Day 3: Where to start?

As I’ve mentioned in previous posts, live performing arts opportunities are widely available in large and mid-size cities, and often within reach in smaller areas via colleges, civic organizations, tours and the like.

So how can you decide what to see? This is an idiosyncratic decision–like any choice, but here are some questions that might narrow the choice a bit.
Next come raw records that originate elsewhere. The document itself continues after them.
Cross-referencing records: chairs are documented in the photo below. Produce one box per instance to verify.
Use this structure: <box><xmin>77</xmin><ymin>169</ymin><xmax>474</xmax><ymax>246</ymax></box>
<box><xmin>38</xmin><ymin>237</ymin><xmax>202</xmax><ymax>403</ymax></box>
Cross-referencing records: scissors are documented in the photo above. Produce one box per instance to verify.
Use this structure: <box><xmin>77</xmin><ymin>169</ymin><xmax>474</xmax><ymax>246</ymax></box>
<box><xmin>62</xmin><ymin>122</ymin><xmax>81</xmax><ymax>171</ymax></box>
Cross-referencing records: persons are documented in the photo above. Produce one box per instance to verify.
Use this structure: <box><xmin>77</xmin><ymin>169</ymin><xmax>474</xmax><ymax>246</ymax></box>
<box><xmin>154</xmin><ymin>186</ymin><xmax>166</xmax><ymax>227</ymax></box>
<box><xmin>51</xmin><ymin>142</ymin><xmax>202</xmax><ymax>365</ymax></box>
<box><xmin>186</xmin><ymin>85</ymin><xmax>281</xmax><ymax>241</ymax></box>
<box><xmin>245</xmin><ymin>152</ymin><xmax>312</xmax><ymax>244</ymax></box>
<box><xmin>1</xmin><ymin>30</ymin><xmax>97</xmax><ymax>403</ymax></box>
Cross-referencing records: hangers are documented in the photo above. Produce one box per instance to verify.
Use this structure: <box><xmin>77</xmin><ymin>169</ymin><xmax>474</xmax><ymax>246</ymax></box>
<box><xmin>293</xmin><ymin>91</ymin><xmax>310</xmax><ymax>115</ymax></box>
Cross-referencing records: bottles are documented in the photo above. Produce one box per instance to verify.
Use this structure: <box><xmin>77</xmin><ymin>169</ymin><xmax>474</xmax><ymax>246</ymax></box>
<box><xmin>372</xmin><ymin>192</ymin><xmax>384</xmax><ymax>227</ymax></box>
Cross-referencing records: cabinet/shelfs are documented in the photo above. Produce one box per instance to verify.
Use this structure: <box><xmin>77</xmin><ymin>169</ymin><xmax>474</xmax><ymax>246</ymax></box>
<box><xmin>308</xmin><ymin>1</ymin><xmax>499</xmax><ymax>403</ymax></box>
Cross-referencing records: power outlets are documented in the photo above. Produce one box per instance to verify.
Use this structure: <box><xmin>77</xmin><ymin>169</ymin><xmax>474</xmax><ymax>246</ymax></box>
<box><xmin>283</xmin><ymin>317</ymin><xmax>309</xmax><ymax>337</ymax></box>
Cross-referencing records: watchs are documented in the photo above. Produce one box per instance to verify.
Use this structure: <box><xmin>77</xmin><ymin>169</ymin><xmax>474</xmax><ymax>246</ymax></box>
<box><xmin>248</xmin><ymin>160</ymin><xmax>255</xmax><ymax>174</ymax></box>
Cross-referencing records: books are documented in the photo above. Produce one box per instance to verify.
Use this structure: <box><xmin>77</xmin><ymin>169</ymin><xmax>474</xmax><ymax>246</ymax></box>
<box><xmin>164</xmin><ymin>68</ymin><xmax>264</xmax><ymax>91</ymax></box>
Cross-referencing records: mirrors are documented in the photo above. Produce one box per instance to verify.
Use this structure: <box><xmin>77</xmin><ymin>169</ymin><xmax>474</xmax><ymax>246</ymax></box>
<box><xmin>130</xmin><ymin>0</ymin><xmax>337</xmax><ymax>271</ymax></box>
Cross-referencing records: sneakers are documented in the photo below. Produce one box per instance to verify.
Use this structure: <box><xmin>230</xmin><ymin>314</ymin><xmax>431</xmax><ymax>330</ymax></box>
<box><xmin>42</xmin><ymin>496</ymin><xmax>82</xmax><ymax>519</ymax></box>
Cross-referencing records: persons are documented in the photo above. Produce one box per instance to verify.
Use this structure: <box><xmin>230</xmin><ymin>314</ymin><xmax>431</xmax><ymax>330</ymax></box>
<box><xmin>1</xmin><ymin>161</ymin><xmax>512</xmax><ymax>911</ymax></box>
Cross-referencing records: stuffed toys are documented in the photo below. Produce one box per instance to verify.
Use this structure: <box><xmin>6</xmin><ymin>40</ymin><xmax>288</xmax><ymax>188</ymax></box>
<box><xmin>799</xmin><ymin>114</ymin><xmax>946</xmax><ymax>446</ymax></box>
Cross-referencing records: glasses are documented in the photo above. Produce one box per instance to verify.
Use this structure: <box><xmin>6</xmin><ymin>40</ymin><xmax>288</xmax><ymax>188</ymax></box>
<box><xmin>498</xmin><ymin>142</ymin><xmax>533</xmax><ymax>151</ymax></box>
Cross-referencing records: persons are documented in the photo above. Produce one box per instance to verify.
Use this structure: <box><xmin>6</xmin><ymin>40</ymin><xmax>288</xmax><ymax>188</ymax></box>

  1. Big or small? performances comes in all sizes, from the intimacy of a lieder singer giving a recital in a hall that seats a couple of hundred, to a blockbuster musical like Phantom playing in a theater that seats thousands. Both can be rewarding, but they are very different kinds of emotional experiences. One acquaintance of mine is mostly interested in seeing grand productions–orchestra performances with huge bands (for instance, Schoenberg’s Gurrelieder). Another might want nothing more than an evening with a lone cellist playing the Bach Cello Suites, or a one-person play.
  2. Familiar or unfamiliar? Although you may think you don’t know classical music, opera, Shakespeare, what have you, I bet you do have some context. (Maybe you have heard Ravel’s Bolero, listened to Carmen’s Habanera, read the balcony scene from Romeo and Juliet (or seen one of the many film versions.) If any of those struck a chord with you, look for related performance. Great classics are given all the time all over because they are–well–great. It’s fine, probably more than fine, for your first opera to be La Bohème because you saw it Moonstruck. Trust me, you won’t be disappointed by it in person if you liked it there.

stampAlternately, you can go for something alternative. A new music group, a play reading by a new playwright, a work that explores a time, culture, topic far away from your ken. Some of my most memorable evenings have been walking in to an unknown–maybe folk music from a tradition that is new to you, or a composer and performer you have never heard before.

3. Finally, think about what kind of night (or afternoon) you are up for. Performing arts can be a ‘big night out’ –with all the trappings of a special event. Or it can be as simple as listening to a free pick-up concert in somebody’s home. Both are fine, but planning for what kind of experience you want can help. Matching the emotion and the content to the character of the evening.